Zoroastrianism, at least in its ancient form, came quite close to the strict dualism as defined in the OP (I’m not sure where the current belief system is, but I think there’re about 200K modern adherents).
I believe that even in the ancient form Ormazd was assured of ultimate victory, so must be at least a little bit stronger than Ahriman. In the modern form, even more so.
Yes, he’s a god in some sense, but nowhere is he on par with the God. So we do have a form of dualism (possibly/likely influenced through Judaism’s contact with Zoroastrianism in the Persian era), but not as stated in the OP.
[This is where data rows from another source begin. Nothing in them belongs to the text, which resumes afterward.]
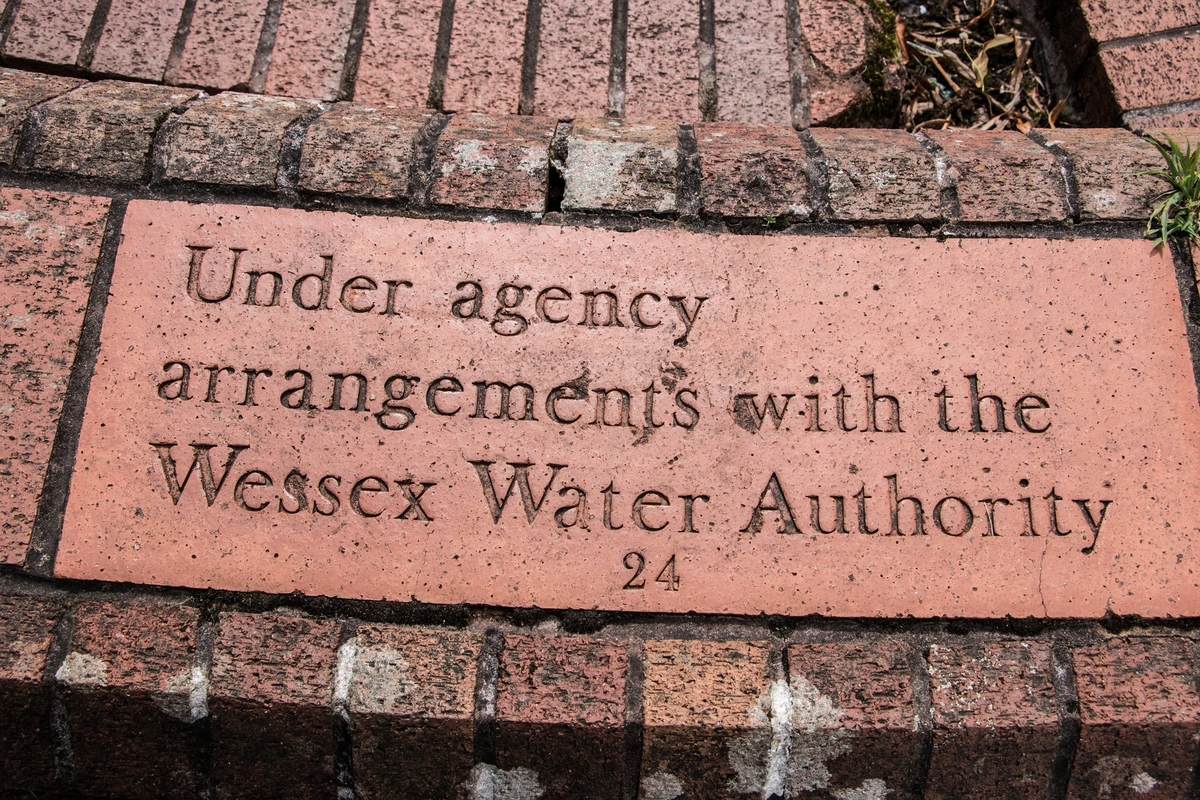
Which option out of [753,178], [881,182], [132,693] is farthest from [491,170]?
[132,693]

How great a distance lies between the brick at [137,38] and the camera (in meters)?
2.11

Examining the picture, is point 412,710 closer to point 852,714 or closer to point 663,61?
point 852,714

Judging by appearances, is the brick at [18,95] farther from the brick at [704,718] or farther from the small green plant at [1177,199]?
the small green plant at [1177,199]

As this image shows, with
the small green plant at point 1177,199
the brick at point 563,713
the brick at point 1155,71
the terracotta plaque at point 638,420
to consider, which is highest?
the brick at point 1155,71

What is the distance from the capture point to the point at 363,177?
Answer: 1.76m

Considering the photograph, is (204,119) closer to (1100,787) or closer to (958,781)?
(958,781)

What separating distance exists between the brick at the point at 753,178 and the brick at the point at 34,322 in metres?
1.19

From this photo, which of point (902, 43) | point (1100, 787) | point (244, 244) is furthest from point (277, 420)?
point (902, 43)

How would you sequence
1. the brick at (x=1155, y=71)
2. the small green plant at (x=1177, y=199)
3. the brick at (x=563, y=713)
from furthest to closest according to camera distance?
1. the brick at (x=1155, y=71)
2. the small green plant at (x=1177, y=199)
3. the brick at (x=563, y=713)

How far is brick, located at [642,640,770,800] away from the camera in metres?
1.50

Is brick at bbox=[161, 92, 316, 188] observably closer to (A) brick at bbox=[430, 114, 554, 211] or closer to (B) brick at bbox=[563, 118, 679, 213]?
(A) brick at bbox=[430, 114, 554, 211]

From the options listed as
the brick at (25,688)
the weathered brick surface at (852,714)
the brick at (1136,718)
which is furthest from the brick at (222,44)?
the brick at (1136,718)

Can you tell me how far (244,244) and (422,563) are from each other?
71 cm

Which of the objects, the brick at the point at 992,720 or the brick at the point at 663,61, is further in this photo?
the brick at the point at 663,61
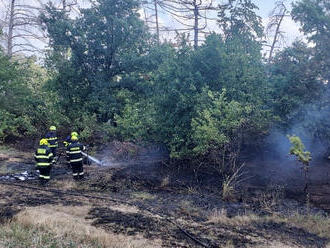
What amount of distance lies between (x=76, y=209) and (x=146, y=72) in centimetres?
988

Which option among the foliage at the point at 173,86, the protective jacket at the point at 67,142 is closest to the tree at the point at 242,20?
the foliage at the point at 173,86

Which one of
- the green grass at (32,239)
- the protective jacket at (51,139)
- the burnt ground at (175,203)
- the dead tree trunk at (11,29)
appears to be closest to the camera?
the green grass at (32,239)

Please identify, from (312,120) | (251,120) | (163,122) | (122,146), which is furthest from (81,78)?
(312,120)

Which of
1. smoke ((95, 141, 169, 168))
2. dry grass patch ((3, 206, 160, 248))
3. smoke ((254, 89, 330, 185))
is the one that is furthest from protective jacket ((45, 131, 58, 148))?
smoke ((254, 89, 330, 185))

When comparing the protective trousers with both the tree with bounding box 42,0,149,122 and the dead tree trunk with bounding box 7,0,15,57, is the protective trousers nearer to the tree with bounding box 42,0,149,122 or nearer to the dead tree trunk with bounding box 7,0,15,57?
the tree with bounding box 42,0,149,122

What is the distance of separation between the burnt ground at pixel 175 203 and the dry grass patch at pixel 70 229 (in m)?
0.29

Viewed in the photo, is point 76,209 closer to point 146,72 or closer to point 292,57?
point 146,72

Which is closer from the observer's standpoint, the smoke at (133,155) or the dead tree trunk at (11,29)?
the smoke at (133,155)

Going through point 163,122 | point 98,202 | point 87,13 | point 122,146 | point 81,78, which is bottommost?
point 98,202

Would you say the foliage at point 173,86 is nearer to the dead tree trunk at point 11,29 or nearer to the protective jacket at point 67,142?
the protective jacket at point 67,142

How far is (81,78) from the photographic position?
16.0 meters

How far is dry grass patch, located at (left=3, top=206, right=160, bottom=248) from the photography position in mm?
5234

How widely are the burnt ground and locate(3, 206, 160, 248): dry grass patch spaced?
0.94 feet

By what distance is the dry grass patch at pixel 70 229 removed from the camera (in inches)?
206
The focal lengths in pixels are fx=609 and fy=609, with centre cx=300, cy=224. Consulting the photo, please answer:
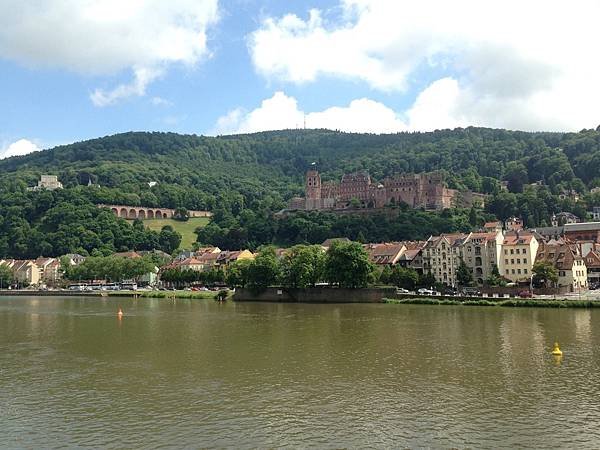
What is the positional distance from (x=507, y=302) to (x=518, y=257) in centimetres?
1921

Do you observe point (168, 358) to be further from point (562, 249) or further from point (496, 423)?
point (562, 249)

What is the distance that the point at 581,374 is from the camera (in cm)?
2952

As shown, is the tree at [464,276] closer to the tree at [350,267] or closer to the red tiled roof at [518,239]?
the red tiled roof at [518,239]

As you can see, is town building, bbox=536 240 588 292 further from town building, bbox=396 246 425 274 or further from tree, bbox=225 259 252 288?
tree, bbox=225 259 252 288

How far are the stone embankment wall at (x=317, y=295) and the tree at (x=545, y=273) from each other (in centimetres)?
1750

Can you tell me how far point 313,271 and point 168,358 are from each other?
159 ft

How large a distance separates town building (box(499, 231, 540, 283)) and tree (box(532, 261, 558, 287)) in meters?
4.11

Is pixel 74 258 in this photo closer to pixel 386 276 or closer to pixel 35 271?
pixel 35 271

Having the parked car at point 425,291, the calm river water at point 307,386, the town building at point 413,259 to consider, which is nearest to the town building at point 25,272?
the town building at point 413,259

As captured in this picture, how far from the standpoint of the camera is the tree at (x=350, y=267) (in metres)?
78.2

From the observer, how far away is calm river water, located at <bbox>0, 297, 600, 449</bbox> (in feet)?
68.0

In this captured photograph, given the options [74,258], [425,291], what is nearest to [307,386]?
[425,291]

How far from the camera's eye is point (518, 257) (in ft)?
269

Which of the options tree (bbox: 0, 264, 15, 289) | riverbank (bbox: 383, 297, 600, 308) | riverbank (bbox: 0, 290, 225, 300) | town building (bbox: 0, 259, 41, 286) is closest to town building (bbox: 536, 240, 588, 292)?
riverbank (bbox: 383, 297, 600, 308)
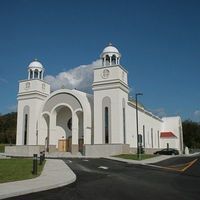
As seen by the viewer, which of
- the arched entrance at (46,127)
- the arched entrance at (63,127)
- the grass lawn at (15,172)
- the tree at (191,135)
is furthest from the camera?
the tree at (191,135)

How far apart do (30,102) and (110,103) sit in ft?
54.4

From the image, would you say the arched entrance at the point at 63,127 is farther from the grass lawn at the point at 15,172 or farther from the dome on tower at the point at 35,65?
the grass lawn at the point at 15,172

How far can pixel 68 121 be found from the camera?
55500 mm

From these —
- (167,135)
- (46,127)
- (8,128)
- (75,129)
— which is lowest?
(75,129)

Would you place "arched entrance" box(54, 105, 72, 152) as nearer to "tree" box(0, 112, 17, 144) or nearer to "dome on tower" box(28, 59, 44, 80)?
"dome on tower" box(28, 59, 44, 80)

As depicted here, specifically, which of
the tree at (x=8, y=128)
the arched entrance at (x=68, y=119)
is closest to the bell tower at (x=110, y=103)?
the arched entrance at (x=68, y=119)

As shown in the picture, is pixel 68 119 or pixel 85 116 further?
pixel 68 119

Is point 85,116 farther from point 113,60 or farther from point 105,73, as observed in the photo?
point 113,60

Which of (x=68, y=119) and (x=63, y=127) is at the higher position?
(x=68, y=119)

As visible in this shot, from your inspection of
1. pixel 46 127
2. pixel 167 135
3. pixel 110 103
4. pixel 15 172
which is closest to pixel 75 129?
pixel 110 103

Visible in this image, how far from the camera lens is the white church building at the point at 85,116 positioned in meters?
45.0

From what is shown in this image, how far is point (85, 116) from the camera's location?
4806cm

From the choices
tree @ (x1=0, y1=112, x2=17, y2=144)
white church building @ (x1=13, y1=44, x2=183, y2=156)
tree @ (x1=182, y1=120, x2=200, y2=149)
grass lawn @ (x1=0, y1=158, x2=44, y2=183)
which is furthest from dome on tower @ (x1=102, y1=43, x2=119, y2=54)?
tree @ (x1=182, y1=120, x2=200, y2=149)

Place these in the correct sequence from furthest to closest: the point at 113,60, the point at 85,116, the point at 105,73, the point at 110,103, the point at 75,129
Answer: the point at 113,60
the point at 75,129
the point at 85,116
the point at 105,73
the point at 110,103
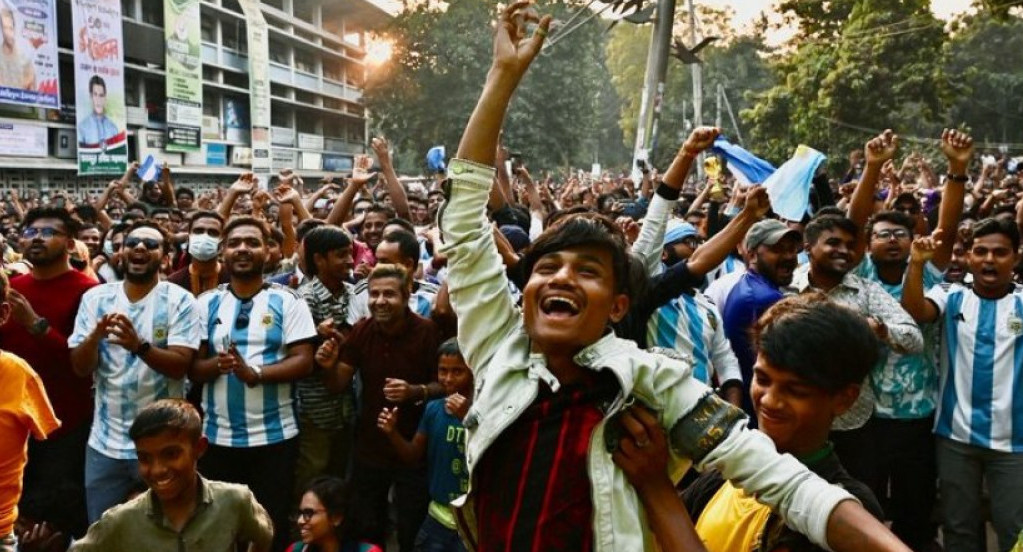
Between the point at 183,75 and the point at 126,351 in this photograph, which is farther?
the point at 183,75

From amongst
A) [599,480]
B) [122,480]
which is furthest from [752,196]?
[122,480]

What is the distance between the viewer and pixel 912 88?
68.2 ft

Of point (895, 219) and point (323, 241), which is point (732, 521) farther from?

Yes, and this problem goes all the back to ancient Israel. Archaeologists have found altars to, e.g., “YHWH and his Asherah” (a female Canaanite goddess). Syncretism is standard fare in every generation, including our own (Christian nationalism is a trendy form in our own American context).
Prince of air,the Lord of this earth,etc .I know he loses the War but what beign could be so pwoerfull to go against hes creator if hes not soem sort of"god"?
I guess I don’t follow. I’ve already acknowledged Satan is a god of sorts, but nothing he has or does is comparable to YHWH. This, at least, is the orthodox Christian tradition. If Satan possessed omniscience and omnipotence, then we’d be having a different conversation.